During 1942, Mallow escorted 15 convoys, again mainly to and from Liverpool, and escorted the same number in 1943, remaining with the 37th Escort Group covering the UK–Mediterranean and UK–Sierra Leone convoy routes. Temporary Acting Lieutenant Commander H. T. S. Clouston of the Royal Navy Volunteer Reserve assumed command of Mallow on 10 May 1943. In December, Mallow was not listed as active on the Navy List.

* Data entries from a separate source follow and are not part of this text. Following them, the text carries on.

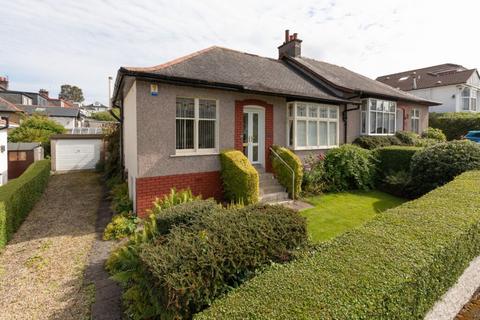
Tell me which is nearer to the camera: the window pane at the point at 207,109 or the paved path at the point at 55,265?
the paved path at the point at 55,265

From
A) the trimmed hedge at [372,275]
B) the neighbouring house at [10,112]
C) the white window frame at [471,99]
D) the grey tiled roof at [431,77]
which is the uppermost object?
the grey tiled roof at [431,77]

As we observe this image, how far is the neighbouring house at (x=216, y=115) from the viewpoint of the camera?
7559mm

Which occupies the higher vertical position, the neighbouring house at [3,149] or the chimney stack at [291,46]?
the chimney stack at [291,46]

In early 1944, Mallow was loaned to the Royal Yugoslav Navy-in-exile. She was renamed Nada ("Hope" in the Serbo-Croatian language) on 11 January. She sailed with a reduced crew in convoy OS 68/KMS 42 which departed Liverpool on 12 February and arrived at Gibraltar on 25 February. Nada commenced escort duties in May, conducting 17 convoy escorts between Gibraltar and Port Said, Egypt, to October. During her final escort of the year she was detached from convoy KMS 66 as her crew was not considered "politically reliable". This stemmed from the fact that they were not aligned with Josip Broz Tito's Partisan forces. She is recorded as participating in one escort in early February 1945. After the conclusion of the war, Nada was taken over by the fledgling Yugoslav Navy and renamed Partizanka. In 1949, the Royal Navy demanded her return and she reverted to HMS Mallow. The requirement to return Partizanka was a painful blow to the Yugoslavs, as she was one of few modern warships in service with them at the time.

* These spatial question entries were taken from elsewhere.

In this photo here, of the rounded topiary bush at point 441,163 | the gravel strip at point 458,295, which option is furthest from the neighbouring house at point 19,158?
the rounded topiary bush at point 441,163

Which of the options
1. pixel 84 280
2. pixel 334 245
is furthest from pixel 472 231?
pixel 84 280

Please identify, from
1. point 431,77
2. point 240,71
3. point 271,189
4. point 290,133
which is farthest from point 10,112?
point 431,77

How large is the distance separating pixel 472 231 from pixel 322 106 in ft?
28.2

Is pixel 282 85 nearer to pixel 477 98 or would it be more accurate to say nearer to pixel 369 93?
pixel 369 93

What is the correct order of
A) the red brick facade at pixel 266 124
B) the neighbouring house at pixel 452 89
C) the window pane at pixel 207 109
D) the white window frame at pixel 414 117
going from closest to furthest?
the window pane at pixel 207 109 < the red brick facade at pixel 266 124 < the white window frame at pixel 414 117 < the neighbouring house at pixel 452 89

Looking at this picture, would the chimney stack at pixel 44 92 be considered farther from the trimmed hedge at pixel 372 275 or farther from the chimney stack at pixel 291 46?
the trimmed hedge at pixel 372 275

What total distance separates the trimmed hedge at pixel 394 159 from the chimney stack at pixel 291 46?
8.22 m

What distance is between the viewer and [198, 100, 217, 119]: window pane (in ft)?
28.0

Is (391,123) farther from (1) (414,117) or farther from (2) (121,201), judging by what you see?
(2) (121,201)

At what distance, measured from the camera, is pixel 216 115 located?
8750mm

On 28 October 1949, the Egyptian Navy purchased Mallow from the UK and she then served under the name El Sudan. This occurred in the immediate aftermath of the 1948 Arab–Israeli War, and was part of a significant fleet expansion. El Sudan survived the significant Egyptian naval losses during the 1956 Suez Crisis. Larger Egyptian surface units such as El Sudan were kept in port during the 1967 Six Day War with Israel, when motor torpedo boats did the bulk of the fighting. Around 1970, El Sudan was serving in a training role, and was one of the last ships of her class in use by the following year. She remained in service until being decommissioned in 1975, and sold for scrap.